=== Passage to read ===

Elastic Optimal Transport: Theory, Application, and Empirical Evaluation¶

Conference: ICLR 2026
Paper: OpenReview: gG09r15HhQ
Code: Provided in supplementary material, GitHub repository not public
Area: Optimal Transport Theory / Domain Adaptation
Keywords: Elastic Optimal Transport, Adaptive Mass Transport, Mixed-sign Cost Matrix, Unsupervised Domain Adaptation, Partial Domain Adaptation

TL;DR¶

This paper proposes Elastic Optimal Transport (ELOT), which replaces the equality constraints of classical OT with "marginal inequality constraints + mixed-sign cost matrices." This allows the transport mass to be adaptively determined by the geometric structure of the problem itself, significantly outperforming POT/UOT series methods on unsupervised domain adaptation and partial domain adaptation benchmarks.

Background & Motivation¶

Background: Optimal Transport (OT) is a classical tool for comparing and aligning distribution pairs, widely used in machine learning tasks such as domain adaptation, GANs, image processing, and NLP. Cuturi's (2013) entropy-regularized Sinkhorn algorithm made large-scale OT practical, driving a surge in OT applications.

Limitations of Prior Work: Classical Kantorovich OT requires full mass conservation—all probability mass from the source and target domains must be transported. In real-world data, this forces the alignment of noise, outliers, and mismatched samples, leading to distorted OT mappings. Consequently, two research directions have emerged: Partial OT (POT), which relaxes the constraint to "transporting a fixed budget of mass \(s\)," and Unbalanced OT (UOT), which uses KL divergence to "softly constrain" marginal distributions via coefficients \(\tau_1, \tau_2\).

Key Challenge: Neither approach truly resolves the question of "how much mass should be transported." POT requires manual specification of \(s\), and UOT requires tuning \(\tau_1, \tau_2\). Both essentially transfer the problem of adaptation to hyperparameter selection, which remains difficult in practice.

Goal: Can the transport mass be adaptively determined entirely by the internal geometric structure of the data, without requiring extra hyperparameters to control the amount of transport?

Key Insight: Relax marginal constraints from equalities to inequalities while allowing for mixed-sign cost matrices (containing negative values), enabling the optimizer to decide which sample pairs are worth aligning and which should be ignored.

===

Answer these from the paper summary above:
(a) At which conference is the paper listed?
(b) Whose 2013 algorithm made large-scale optimal transport practical?
(c) What must be set by hand when using Partial OT?

=== Material supplied ===

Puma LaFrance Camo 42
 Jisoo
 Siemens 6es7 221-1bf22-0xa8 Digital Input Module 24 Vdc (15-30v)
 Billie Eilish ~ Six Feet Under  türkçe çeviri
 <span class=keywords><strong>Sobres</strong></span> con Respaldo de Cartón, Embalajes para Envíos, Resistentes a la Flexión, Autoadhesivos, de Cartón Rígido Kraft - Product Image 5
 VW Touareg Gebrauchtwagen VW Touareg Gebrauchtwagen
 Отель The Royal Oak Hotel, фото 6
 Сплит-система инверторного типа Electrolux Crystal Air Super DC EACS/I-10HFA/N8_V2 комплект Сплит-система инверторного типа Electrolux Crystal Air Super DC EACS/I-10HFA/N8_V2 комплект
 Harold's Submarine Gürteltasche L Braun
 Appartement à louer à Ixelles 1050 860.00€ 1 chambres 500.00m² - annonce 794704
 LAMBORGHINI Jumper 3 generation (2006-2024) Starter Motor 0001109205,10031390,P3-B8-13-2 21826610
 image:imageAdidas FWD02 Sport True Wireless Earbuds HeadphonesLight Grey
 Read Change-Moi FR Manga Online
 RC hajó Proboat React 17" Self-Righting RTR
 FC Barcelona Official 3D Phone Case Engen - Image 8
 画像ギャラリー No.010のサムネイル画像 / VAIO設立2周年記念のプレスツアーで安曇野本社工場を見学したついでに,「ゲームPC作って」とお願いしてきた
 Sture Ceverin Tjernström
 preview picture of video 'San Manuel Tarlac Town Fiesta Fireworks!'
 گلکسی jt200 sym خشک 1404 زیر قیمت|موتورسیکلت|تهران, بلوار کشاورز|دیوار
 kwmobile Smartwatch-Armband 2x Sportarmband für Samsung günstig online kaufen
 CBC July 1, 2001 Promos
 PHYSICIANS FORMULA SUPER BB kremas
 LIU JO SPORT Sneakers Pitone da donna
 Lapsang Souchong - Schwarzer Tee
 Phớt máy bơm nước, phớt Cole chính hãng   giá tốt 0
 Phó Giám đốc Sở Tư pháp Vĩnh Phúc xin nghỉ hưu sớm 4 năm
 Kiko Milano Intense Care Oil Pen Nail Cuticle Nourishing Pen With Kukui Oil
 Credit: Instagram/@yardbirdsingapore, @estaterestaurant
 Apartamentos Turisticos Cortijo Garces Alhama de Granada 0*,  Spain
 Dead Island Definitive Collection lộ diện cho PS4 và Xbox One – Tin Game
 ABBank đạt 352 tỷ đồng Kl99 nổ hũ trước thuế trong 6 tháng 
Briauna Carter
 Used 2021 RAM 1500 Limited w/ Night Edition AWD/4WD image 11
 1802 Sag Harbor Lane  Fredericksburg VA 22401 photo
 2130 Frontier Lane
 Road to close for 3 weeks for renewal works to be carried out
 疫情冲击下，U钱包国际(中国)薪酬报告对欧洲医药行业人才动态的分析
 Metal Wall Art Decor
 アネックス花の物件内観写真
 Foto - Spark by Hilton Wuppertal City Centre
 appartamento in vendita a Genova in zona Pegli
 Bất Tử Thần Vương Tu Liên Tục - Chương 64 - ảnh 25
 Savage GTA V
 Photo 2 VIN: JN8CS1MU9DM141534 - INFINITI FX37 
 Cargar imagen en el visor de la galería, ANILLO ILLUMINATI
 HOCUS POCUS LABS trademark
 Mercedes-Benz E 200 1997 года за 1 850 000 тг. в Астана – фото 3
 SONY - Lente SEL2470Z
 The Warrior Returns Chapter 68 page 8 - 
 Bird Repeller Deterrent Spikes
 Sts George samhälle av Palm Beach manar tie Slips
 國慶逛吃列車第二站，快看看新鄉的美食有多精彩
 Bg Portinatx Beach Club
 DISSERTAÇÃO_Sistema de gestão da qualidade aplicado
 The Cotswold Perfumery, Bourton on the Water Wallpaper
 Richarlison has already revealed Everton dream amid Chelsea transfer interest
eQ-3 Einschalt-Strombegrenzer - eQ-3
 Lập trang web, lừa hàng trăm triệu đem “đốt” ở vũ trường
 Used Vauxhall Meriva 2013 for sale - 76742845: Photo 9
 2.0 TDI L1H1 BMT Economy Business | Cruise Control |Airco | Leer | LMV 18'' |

===

§ Answer area
(a) ICLR 2026
(b) Cuturi's entropy-regularized Sinkhorn algorithm
(c) The fixed budget of mass to transport, s